- [PASSAGE FOR REVIEW]:
================

Cactus Lee’s New Phase of Folk Realism

With Perfect Middle Hall, songwriter Kevin Dehan steps out of honky-tonk confines


Kevin Dehan, aka Cactus Lee (Photo by Jackie Lee Young)

On a Thursday last June, about 20 people stood sweating and watching a man play songs at a laundromat. If the heat was oppressive outside, it was downright tyrannical inside Laundry Works on Speedway. But the audience quietly watched and swayed to the music.

The man was Kevin Dehan, who plays under the moniker Cactus Lee. He didn't use an amplifier for his performance, just his voice and a guitar. While the crowd arching around him was restrained, the laundromat was not. In the periphery, the boxes of metal shook and clanged. The folks doing their laundry talked and yelled and folded, peeled wet clothes from inside the machines, and paid no mind to the crowd or the music.

================

- [DATA EXTRACT]:
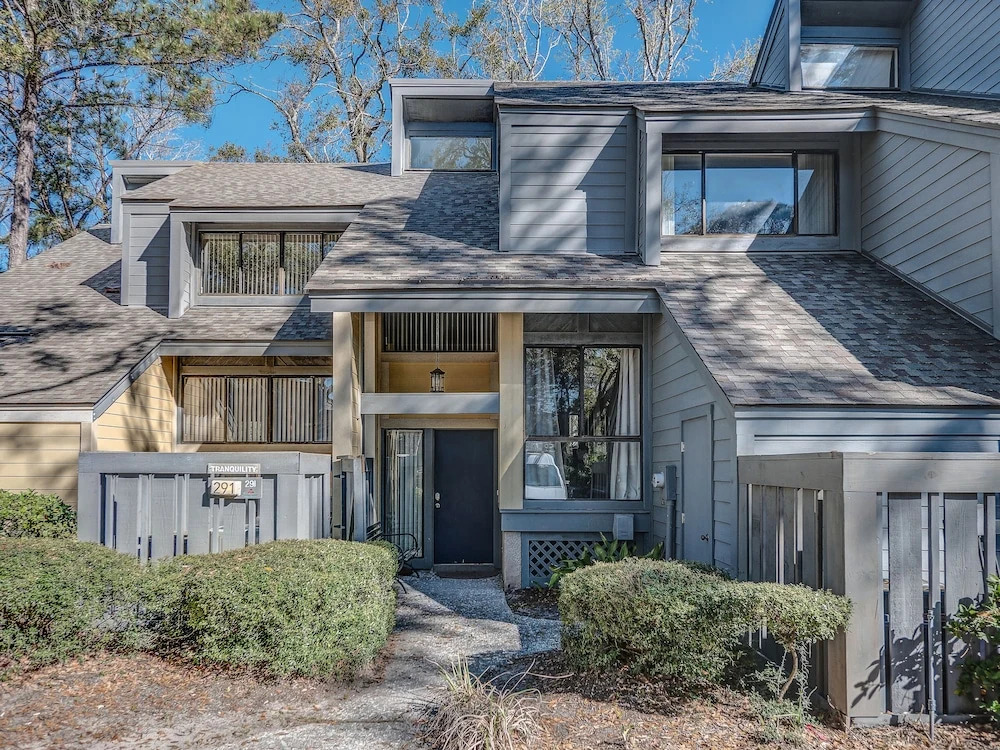 Turnberry Village 241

================

Can you resume the article on Cactus Lee above, picking up after its last sentence about the people doing laundry?

- [RESPONSE TO THE TASK]:
Dehan played anyway.

His stage was a bench set against the laundromat's front windows, and the backdrop, the streets and trees of Central Austin's Hyde Park neighborhood. He wore a Texas standard: cowboy boots, Wranglers, and a Western shirt. And Dehan clearly felt the moment. There was purpose to his singing, and he occasionally closed his eyes. Between songs, he took swigs of a beer wrapped in a brown paper bag that sat next to him.

The whole effort at the laundromat took about 30 minutes, and then everyone left.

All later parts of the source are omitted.